*** Source data Section Begins ***

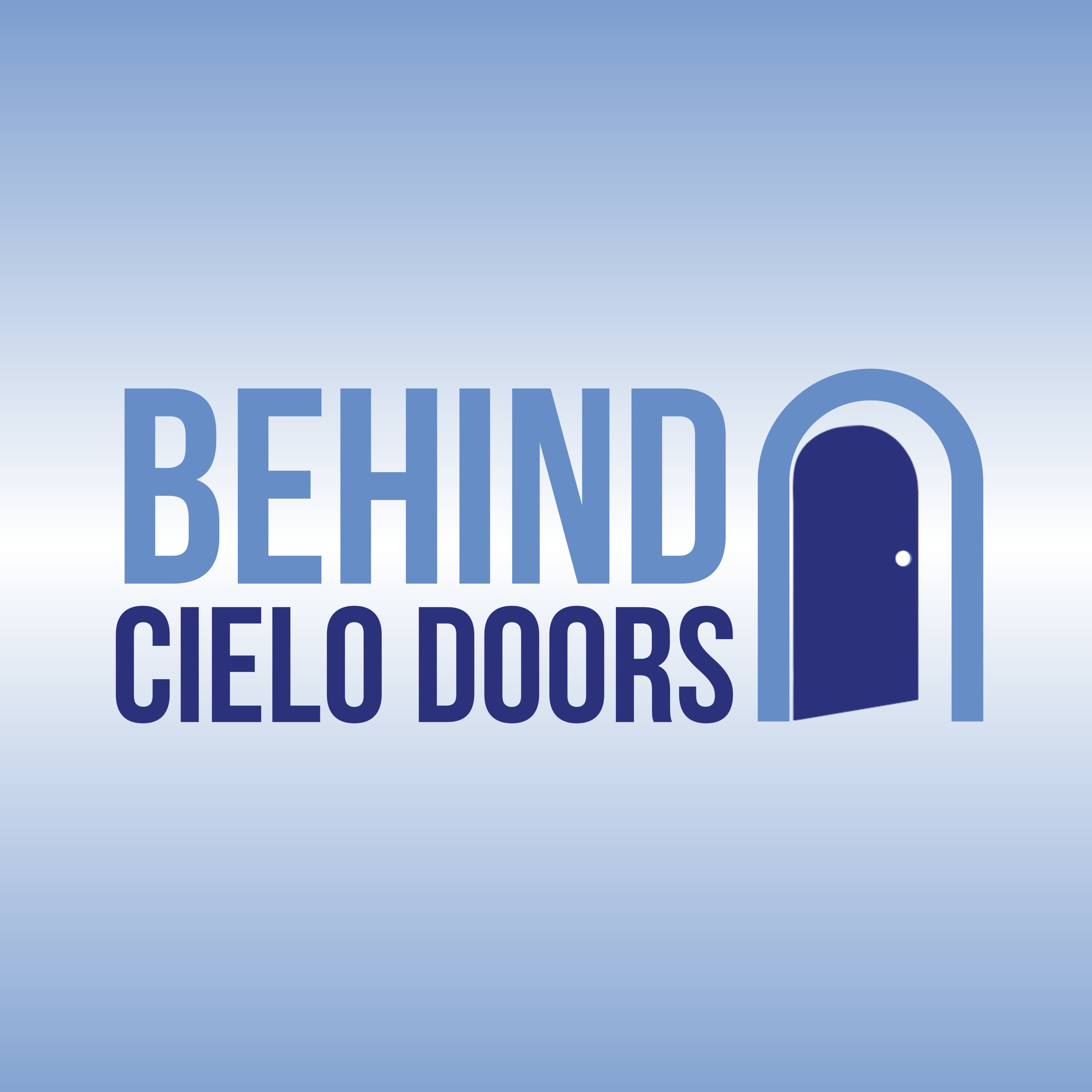 Cielo Talks Podcast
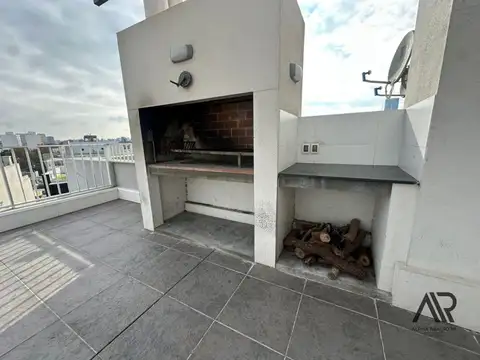 Departamento en Alquiler en Pocitos Nuevo , USD 1.200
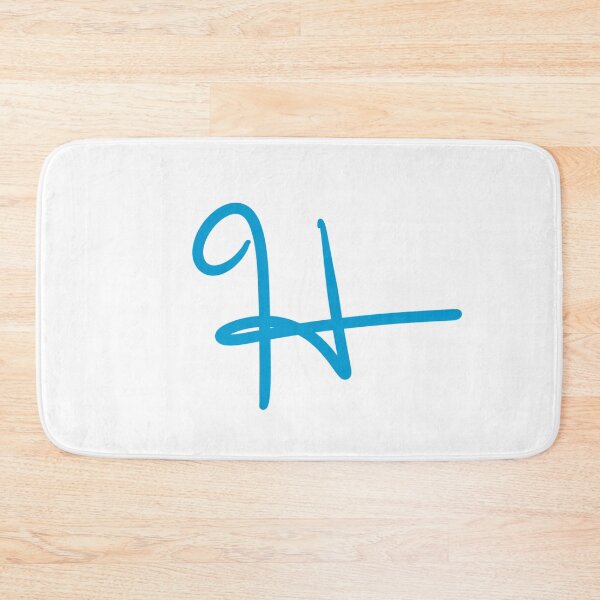 Item preview, H designed and sold by abeink.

*** Source data Section Ends ***

Task goal: Exactly the lines from the one that contains "Departamento en Alquiler" to the last line of the data, both included, should be set down, and no pictures should appear among them.

Response below:
 Departamento en Alquiler en Pocitos Nuevo , USD 1.200
 Item preview, H designed and sold by abeink.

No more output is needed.